Everyone knows what we mean when we say “the 3Rs” referring to reading, writing and arithmetic.
But in their purest form the 3Rs were considered to be reading, reckoning and ‘wroughting’. This was the 3Rs in the eighteenth century and I think they need promoting again.
It’s easy to work out that reckoning is the term for mental arithmetic but what about ‘wroughting’. Well, this was the word used for ‘making’.
The value of making seems to have gone right out of fashion today as e-learning dominates but ‘wroughting’ is something we need to get children doing more of.
Although primary school children still get plenty of opportunities for physically creating things with their hands, can the same be said of their secondary elders?
In fact, let’s rewind. Some primary children get plenty of opportunities as this will depend on context. the school they are at and whether their teachers are committed to a creative curriculum or not.

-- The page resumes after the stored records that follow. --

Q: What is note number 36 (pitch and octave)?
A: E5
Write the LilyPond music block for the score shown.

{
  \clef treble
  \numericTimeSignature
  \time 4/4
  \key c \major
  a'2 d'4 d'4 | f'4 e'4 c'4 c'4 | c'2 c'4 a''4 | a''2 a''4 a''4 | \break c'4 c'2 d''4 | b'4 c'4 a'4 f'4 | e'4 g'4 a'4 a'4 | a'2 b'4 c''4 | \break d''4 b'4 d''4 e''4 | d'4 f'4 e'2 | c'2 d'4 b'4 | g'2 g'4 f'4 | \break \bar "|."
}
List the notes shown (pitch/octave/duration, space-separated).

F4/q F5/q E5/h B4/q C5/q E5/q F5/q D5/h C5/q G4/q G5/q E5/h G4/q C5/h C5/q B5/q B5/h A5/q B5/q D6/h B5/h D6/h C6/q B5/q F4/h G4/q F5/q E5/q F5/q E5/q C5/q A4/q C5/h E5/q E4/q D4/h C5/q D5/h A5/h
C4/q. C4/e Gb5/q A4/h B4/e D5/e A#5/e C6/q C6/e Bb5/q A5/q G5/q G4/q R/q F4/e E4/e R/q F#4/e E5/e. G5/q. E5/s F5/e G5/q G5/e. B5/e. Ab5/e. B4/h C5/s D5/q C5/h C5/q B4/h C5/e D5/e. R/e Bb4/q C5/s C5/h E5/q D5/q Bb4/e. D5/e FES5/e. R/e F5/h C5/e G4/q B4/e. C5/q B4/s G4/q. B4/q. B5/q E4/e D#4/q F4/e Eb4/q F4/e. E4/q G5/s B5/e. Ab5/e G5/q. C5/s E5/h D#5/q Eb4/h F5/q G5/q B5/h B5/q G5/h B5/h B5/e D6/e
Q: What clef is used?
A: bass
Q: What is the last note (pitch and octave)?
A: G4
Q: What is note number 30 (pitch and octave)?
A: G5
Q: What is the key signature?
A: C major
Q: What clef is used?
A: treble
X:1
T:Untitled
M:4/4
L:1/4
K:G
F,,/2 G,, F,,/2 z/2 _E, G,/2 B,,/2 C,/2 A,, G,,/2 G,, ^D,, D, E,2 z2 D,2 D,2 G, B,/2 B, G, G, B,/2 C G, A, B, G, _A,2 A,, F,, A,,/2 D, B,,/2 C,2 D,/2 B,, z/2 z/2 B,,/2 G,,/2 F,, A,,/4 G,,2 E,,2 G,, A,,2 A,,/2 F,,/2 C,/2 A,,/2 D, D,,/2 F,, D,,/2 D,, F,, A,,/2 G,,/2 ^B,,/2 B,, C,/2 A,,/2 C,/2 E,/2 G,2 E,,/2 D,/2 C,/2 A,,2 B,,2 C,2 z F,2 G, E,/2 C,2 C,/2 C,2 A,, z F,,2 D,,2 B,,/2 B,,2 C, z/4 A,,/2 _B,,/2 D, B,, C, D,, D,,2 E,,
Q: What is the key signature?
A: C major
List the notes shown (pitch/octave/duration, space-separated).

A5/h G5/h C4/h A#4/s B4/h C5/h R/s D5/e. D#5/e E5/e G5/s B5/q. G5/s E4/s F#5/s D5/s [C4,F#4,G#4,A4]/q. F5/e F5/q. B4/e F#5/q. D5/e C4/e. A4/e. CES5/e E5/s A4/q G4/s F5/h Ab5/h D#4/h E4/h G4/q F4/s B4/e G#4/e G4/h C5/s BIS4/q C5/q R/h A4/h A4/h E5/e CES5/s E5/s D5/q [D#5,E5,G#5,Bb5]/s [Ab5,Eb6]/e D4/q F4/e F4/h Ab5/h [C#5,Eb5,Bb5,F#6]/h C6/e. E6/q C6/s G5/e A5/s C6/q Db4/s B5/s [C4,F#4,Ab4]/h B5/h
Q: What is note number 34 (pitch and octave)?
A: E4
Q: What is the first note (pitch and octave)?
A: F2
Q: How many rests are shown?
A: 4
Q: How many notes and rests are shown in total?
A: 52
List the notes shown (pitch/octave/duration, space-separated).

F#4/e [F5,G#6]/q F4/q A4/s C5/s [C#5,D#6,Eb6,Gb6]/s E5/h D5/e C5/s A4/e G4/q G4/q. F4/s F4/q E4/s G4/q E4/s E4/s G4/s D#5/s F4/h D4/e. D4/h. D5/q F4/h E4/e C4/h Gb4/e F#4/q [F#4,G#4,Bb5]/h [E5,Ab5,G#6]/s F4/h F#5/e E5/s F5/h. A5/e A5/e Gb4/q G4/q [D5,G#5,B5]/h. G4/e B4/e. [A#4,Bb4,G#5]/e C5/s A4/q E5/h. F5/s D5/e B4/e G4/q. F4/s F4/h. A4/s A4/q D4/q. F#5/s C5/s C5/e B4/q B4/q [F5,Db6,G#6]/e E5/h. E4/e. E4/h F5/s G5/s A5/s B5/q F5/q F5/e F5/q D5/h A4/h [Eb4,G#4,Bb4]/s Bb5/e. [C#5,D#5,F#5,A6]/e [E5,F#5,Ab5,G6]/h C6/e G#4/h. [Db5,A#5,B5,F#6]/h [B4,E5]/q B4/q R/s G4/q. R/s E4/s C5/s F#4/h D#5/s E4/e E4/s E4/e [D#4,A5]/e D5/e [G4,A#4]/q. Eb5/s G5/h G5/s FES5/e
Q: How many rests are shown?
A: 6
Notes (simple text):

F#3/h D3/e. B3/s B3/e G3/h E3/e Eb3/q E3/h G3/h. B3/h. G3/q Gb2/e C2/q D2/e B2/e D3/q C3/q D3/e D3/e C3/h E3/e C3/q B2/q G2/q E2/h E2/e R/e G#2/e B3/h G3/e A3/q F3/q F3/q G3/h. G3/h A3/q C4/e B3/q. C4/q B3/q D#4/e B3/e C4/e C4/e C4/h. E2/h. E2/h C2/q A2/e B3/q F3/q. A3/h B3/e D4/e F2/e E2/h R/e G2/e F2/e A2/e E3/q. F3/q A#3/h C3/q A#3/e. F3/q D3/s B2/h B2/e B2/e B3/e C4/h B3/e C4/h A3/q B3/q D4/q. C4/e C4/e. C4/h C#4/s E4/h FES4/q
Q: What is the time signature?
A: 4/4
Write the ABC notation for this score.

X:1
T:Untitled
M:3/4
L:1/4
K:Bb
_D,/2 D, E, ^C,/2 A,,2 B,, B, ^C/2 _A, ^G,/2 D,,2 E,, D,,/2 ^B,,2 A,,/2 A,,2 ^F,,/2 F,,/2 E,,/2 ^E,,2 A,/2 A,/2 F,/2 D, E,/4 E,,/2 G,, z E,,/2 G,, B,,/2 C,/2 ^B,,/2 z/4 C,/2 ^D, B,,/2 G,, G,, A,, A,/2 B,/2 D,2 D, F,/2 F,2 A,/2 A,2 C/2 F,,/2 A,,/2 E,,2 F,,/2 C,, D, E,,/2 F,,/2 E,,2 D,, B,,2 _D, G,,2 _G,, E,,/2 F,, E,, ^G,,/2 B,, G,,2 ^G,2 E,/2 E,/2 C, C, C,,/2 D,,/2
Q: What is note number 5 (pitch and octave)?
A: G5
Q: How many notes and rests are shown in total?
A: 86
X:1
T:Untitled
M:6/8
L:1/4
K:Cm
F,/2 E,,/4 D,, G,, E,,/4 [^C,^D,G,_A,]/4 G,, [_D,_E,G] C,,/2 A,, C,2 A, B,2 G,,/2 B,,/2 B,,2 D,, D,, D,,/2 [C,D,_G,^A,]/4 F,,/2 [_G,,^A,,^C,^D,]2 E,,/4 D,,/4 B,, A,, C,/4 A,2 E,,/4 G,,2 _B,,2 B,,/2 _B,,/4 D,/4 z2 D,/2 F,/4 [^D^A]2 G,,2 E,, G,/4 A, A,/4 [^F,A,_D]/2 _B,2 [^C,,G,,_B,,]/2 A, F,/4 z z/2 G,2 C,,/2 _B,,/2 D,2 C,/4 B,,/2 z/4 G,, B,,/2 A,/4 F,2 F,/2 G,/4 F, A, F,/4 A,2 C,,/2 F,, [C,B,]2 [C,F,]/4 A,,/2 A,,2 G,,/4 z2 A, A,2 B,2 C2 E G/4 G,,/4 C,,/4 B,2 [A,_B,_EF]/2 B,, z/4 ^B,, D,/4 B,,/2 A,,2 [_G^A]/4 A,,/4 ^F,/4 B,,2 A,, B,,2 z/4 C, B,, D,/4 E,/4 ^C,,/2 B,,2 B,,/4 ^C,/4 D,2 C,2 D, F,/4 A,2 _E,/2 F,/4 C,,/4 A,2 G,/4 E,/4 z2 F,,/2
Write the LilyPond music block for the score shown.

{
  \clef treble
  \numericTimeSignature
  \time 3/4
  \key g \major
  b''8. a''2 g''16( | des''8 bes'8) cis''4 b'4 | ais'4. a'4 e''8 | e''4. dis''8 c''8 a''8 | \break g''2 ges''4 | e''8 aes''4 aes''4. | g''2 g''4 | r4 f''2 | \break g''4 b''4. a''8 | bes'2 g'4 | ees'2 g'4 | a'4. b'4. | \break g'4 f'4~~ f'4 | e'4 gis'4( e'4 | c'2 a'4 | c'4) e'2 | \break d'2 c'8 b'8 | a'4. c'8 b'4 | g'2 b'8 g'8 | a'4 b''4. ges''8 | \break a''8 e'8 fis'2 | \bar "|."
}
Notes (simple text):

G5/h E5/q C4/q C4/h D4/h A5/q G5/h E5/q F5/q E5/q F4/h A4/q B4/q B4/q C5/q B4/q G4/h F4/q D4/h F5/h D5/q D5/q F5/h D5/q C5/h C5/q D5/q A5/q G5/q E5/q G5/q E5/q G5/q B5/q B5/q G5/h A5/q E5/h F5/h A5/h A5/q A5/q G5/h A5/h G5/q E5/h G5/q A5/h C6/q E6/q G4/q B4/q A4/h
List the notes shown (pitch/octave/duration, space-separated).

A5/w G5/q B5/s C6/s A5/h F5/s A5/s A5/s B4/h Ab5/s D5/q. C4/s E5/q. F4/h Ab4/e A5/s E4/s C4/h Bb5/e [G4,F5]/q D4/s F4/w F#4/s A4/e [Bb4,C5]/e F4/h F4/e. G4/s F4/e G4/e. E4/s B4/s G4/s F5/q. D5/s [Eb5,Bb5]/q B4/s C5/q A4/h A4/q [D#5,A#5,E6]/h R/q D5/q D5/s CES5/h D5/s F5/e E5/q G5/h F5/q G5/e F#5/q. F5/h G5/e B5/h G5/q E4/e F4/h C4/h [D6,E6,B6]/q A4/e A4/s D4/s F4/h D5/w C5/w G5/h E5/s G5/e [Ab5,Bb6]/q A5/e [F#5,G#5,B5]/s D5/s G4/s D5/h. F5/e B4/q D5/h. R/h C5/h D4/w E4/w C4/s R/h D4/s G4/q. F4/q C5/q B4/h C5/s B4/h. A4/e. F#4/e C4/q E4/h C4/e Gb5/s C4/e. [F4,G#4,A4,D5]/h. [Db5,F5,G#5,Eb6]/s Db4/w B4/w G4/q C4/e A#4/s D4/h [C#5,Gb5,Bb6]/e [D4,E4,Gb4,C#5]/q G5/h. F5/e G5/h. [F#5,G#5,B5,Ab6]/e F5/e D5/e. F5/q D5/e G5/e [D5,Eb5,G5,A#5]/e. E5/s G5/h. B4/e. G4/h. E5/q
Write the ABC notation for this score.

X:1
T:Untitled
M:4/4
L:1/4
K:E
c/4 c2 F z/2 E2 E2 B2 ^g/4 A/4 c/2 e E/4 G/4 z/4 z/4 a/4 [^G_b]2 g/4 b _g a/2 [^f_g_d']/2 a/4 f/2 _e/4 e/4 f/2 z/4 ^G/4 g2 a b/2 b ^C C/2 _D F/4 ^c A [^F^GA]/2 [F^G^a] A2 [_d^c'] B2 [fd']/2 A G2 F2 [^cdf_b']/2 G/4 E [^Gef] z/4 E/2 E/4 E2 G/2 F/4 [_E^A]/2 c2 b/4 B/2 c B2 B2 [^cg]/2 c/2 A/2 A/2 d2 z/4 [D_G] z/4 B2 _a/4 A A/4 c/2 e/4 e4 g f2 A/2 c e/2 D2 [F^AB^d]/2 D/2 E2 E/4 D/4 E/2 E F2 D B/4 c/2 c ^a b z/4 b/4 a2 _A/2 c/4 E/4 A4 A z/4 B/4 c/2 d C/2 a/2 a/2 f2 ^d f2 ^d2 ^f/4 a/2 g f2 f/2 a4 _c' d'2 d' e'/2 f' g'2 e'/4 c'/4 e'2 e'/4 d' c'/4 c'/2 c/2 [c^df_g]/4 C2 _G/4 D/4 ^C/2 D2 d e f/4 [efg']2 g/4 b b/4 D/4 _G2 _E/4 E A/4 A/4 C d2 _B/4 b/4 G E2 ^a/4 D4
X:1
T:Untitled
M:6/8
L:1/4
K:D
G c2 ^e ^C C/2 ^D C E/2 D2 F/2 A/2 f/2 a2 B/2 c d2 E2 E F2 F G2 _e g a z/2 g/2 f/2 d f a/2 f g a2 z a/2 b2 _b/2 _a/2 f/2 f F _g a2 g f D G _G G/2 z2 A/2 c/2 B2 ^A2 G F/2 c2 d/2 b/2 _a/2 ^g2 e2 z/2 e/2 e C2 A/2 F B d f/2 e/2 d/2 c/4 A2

In Regency times, wroughting was also a way of learning about culture and how to live a cultured life. I think it’s safe to say that when the Victorians started to dictate what children were to learn, the 3Rs took on a different perspective and wroughting was pretty much dropped.
Arts and crafts have had to earn their place and even though schools spout a good line in ‘learning by doing’, there isn’t much wroughting going on.
In fact, learning through physical activity and hands-on activities get pushed to the edge quite a lot of the time. Even if the more creative subjects kick up a song and dance to try and get heard, the ‘system’ throws a deaf one.
The new world order might appear to be have dispensed of the 3Rs but creating is at the heart of making things work.
Christopher Frayling argues that the standard of public debate about the role of the arts in the curriculum isn’t that high. He says,
I’d like to bring back wroughting. I think any rounded education should have all three – literacy, numeracy, making. And then, as Ruskin said, you have ‘the head, the heart and the hand, and thus you produce the complete person’.
The Centre for Real-World Learning has for many years taken a different approach and we must continue to bang the drum and keep repeating their engineering habits of mind. At it’s core is ‘making things that work and making things work better‘ (see Lucas, 2018).
It’s time to upgrade the manual and the practical and re-work the curriculum into some old-school wrought iron.